╭──

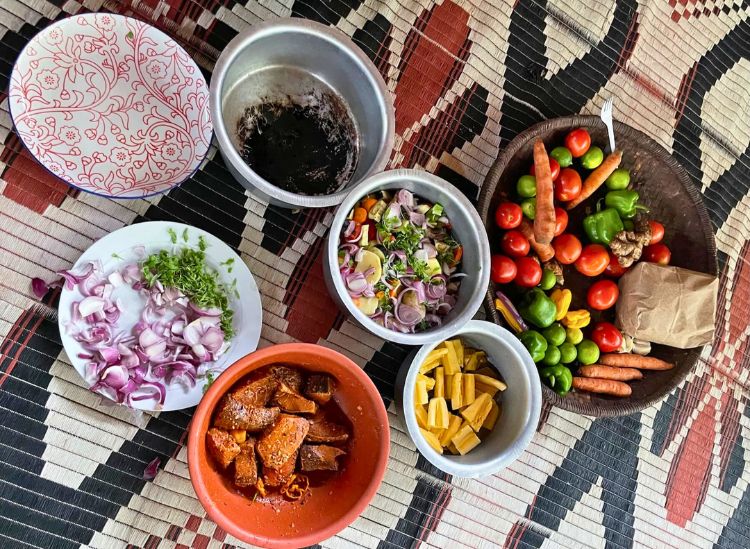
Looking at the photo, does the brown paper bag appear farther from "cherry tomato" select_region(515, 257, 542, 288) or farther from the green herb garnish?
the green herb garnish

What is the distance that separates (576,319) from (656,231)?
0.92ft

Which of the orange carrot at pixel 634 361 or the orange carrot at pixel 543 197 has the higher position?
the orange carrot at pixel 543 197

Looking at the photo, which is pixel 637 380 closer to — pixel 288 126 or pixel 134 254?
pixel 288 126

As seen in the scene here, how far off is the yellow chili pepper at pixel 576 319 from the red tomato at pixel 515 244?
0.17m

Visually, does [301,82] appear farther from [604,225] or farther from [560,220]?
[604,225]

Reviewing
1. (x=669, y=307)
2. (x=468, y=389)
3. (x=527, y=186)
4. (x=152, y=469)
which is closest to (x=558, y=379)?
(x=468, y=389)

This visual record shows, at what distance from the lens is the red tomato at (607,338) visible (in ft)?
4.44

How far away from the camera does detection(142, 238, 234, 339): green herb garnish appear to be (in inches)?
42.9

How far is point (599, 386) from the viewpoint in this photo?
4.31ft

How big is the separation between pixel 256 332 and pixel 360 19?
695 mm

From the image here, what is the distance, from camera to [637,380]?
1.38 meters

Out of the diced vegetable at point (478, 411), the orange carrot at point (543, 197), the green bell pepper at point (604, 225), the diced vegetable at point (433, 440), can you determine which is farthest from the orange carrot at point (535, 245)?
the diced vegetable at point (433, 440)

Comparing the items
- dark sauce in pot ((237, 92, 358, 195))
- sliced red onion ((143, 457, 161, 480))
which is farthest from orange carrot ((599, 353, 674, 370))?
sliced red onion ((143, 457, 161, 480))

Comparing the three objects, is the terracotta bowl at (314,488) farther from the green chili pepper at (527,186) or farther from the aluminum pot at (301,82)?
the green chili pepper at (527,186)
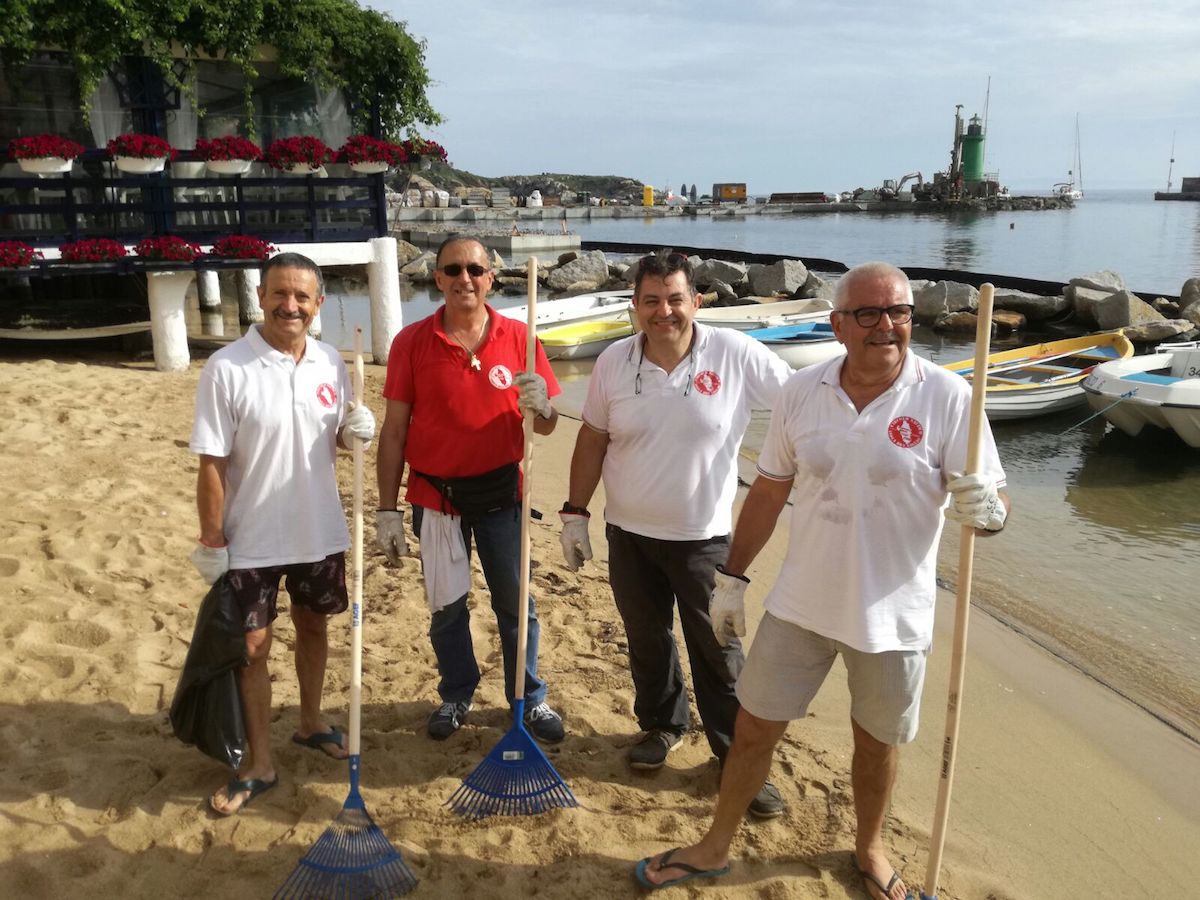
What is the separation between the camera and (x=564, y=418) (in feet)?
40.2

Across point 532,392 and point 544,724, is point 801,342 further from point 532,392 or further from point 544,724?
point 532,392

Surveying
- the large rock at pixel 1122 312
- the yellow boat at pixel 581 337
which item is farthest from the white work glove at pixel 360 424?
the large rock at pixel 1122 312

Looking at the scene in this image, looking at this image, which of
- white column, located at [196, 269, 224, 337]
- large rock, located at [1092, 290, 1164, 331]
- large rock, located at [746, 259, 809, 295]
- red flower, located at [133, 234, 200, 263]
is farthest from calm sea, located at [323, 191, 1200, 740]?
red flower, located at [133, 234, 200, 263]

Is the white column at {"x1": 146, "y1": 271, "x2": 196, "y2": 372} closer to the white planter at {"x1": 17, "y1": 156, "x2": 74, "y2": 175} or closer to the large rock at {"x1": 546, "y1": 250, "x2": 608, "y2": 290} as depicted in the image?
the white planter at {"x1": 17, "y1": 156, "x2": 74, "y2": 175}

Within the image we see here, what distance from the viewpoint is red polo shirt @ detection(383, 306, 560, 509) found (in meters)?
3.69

╰──

--- Task statement ---
Can you reproduce all the rows above with "white column" swapped for "stone pillar" everywhere it occurs, leaving everything else the same and omitting the pictures?

--- Solved exercise ---
Looking at the photo, does the brown paper bag appear farther from "cherry tomato" select_region(515, 257, 542, 288) or farther from the green herb garnish?
the green herb garnish

What is the distance that separates (576,319) from (656,231)?
0.92ft

Which of the orange carrot at pixel 634 361 or the orange carrot at pixel 543 197 has the higher position?
the orange carrot at pixel 543 197

Looking at the photo, which is pixel 637 380 closer to — pixel 288 126 or pixel 134 254?
pixel 288 126

As seen in the scene here, how far off is the yellow chili pepper at pixel 576 319 from the red tomato at pixel 515 244?
0.17m

Visually, does [301,82] appear farther from [604,225] or farther from [560,220]?
[604,225]

Reviewing
1. (x=669, y=307)
2. (x=468, y=389)
3. (x=527, y=186)
4. (x=152, y=469)
which is closest to (x=558, y=379)?
(x=468, y=389)

This visual record shows, at what distance from the lens is the red tomato at (607,338) visible (in ft)?
4.44

How far away from the camera does detection(142, 238, 234, 339): green herb garnish appear to be (in inches)?
42.9

How far is point (599, 386) from the viewpoint in this photo?
4.31ft

How big is the separation between pixel 256 332 and pixel 360 19?
695 mm

From the image here, what is the distance, from camera to [637,380]?
1.38 meters

Out of the diced vegetable at point (478, 411), the orange carrot at point (543, 197), the green bell pepper at point (604, 225), the diced vegetable at point (433, 440), can you determine which is farthest from the orange carrot at point (535, 245)?
the diced vegetable at point (433, 440)

Comparing the items
- dark sauce in pot ((237, 92, 358, 195))
- sliced red onion ((143, 457, 161, 480))
which is farthest from orange carrot ((599, 353, 674, 370))?
sliced red onion ((143, 457, 161, 480))

Comparing the three objects, is the terracotta bowl at (314,488) farther from the green chili pepper at (527,186) or farther from the aluminum pot at (301,82)?
the green chili pepper at (527,186)
What is the separation between the camera and (x=564, y=418) (in feet)?
40.2

Across point 532,392 and point 544,724, is point 801,342 further from point 532,392 or further from point 544,724?
point 532,392

Surveying
- the large rock at pixel 1122 312
- the yellow boat at pixel 581 337
which item is farthest from the white work glove at pixel 360 424?
the large rock at pixel 1122 312

Looking at the scene in this image, looking at this image, which of
- stone pillar, located at [196, 269, 224, 337]
- large rock, located at [1092, 290, 1164, 331]
- large rock, located at [746, 259, 809, 295]
- red flower, located at [133, 234, 200, 263]
is farthest from calm sea, located at [323, 191, 1200, 740]?
red flower, located at [133, 234, 200, 263]

Is the stone pillar at {"x1": 146, "y1": 271, "x2": 196, "y2": 372} closer to the white planter at {"x1": 17, "y1": 156, "x2": 74, "y2": 175} or closer to the large rock at {"x1": 546, "y1": 250, "x2": 608, "y2": 290} as depicted in the image?
the white planter at {"x1": 17, "y1": 156, "x2": 74, "y2": 175}

Within the image we see here, what distance from the viewpoint is red polo shirt @ detection(383, 306, 560, 509) found (in meters)?
3.69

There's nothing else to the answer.